About 1915, a Nebraska farmer named Wilmot Fl Crozier, who has also been
a schoolteacher (to support the farm, he said), purchased a "Ford" tractor
from the Minneapolis outfit not related to Henry Ford. (They had
a man named Ford join the company in order to use the name.) The tractor
was so unsatisfactory that he demanded the company replace it. They
did, but the replacement was worse. Farmer Crozier then bought a Bull
tractor. This too was completely unsatisfactory. Next he bought a 1918
Rumely "Three-plow." The Rumely met and exceeded Crozier's expectations.

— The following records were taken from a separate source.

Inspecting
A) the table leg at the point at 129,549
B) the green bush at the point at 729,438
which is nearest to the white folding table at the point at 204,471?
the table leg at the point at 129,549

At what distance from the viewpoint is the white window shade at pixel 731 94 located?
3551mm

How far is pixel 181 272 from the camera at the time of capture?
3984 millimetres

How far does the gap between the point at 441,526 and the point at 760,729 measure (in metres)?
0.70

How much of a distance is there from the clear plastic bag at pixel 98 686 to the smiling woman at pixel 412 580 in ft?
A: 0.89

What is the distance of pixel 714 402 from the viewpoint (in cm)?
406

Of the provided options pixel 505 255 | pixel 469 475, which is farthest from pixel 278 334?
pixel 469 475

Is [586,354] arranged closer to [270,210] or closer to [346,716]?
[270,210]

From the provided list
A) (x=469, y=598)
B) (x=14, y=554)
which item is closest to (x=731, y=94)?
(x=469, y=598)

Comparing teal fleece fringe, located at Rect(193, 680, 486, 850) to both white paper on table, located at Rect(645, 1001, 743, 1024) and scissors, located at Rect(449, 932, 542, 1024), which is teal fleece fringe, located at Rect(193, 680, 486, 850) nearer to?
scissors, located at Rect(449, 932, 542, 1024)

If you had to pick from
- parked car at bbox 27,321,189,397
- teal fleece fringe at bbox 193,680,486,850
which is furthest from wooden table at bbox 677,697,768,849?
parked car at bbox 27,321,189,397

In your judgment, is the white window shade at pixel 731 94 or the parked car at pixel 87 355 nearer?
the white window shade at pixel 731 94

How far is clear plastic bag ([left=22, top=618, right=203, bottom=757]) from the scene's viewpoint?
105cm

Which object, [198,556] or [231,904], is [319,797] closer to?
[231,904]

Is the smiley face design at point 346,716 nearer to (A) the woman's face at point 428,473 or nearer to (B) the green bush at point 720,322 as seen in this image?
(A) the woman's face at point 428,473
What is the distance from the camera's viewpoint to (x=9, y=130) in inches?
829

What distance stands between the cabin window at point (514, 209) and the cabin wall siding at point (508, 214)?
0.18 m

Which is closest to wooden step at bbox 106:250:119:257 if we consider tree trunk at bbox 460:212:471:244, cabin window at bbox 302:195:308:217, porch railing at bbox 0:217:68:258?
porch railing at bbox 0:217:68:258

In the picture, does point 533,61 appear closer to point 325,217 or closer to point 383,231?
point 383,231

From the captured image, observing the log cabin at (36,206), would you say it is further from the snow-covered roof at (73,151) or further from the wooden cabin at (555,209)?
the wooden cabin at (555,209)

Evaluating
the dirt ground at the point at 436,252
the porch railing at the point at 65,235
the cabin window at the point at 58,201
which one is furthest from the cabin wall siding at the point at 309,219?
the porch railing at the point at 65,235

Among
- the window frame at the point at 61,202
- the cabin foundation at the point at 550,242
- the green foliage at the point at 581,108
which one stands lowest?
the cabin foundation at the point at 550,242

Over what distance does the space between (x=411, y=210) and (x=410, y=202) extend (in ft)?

Not only did it stand up the strains of farming, he was able
to regularly pull a five-bottom plow. Shortly afterward, Crozier was
elected to the Nebraska legislature.
In 1919, Representative Crozier and Senator Charles Warner
introduced legislation that resulted in the Nebraska Test Law. The law
required that any tractor so in the state of Nebraska had to be
certified by the state. The state was to test the tractors to see that
they lived up to their advertised claims. The University of Nebraska's
Agricultural Engineering Department would conduct the tests. L. W.
Chase and Claude Shedd devised the tests and the test equipment, which
have since become standards for the world.
The first test was made in the fall of 1919 (things happened a lot
faster in those days) of a Twin City 12-20, but could not be completed
because of snowfall. The first complete test was made in the spring of
1920. A certificate was issued for the Waterloo Boy Model N.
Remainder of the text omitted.